Anonymisation of health data
It is very common for health data to be anonymised before it is released to a research organisation.
Anonymisation is a formal technique in which all of the information about an individual that could identify the person is removed. This includes names, contact details, national identity number, hospital number, laboratory number etc. This removal greatly reduces the chance of any person being recognised from a health database.
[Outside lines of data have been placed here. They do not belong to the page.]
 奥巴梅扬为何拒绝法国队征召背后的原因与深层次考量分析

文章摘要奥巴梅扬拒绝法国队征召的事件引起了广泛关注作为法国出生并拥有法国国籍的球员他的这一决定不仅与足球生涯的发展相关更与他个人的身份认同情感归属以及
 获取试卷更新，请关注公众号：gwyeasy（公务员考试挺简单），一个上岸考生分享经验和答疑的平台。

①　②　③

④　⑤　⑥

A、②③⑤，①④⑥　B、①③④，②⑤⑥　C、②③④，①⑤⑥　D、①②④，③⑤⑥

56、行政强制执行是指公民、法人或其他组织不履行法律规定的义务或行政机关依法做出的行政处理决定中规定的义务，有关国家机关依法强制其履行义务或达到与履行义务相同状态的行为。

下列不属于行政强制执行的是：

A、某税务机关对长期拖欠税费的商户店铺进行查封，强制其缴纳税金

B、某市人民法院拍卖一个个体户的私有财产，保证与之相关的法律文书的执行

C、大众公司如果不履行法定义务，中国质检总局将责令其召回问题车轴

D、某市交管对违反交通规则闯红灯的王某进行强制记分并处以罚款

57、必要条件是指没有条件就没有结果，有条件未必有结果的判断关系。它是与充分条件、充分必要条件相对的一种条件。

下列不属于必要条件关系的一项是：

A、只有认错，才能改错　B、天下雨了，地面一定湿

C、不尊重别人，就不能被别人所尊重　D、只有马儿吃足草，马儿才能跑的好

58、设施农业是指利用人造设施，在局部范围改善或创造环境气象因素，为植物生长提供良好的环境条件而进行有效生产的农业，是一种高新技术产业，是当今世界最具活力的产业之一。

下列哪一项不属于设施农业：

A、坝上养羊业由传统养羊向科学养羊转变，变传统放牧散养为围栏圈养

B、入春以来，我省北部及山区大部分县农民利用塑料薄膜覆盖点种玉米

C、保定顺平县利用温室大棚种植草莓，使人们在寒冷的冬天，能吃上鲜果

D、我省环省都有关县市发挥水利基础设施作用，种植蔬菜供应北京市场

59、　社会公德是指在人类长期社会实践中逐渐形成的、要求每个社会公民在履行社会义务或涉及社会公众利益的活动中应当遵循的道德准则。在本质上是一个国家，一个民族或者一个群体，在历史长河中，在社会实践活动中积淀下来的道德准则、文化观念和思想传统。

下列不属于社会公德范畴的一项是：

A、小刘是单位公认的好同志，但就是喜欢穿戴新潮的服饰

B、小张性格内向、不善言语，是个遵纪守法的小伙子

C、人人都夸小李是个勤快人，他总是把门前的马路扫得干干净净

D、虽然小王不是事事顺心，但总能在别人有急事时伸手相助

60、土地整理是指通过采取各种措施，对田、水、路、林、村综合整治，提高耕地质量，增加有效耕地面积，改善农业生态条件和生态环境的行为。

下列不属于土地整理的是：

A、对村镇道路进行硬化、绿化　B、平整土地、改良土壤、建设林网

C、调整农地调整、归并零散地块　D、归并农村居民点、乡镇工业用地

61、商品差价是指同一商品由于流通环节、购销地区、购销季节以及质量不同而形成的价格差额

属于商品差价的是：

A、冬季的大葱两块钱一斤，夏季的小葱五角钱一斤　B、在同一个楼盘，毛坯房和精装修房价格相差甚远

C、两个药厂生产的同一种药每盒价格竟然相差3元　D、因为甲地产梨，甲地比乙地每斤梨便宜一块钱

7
However, this action is not enough as health data can include unusual information patterns that give away who a person is even if their actual identity is not present. Anonymisation must include additional steps to mask such information. For example, dates such as date of birth, date of an operation or clinic appointment are often “rounded” to the nearest year or five-year band. A person’s occupation may be changed from a specific kind of job to a job category. Geographic locations such as a home address or place of work may be “rounded” to a city or country. Additional protection arises when data are combined from multiple sources. For example, when all the data about patients with a particular cancer are combined from many hospitals within a city or country, so the research team do not know which hospital any of the data have come from.
Letters and reports written as documents need extra care. It is very hard to anonymise long paragraphs of text fully, because incidental remarks may give away who a person is. Letters and reports are not normally provided to research organisations for this reason.
Modern computerised language analysis software can extract useful medical facts from the text. These facts can be added to the research data without needing to release the actual documents the facts come from.
There are guidelines available to healthcare and research organisations about how they should anonymise to a high standard.
When anonymised data is released to a research organisation, they should have no way of tracing back to who any individuals are.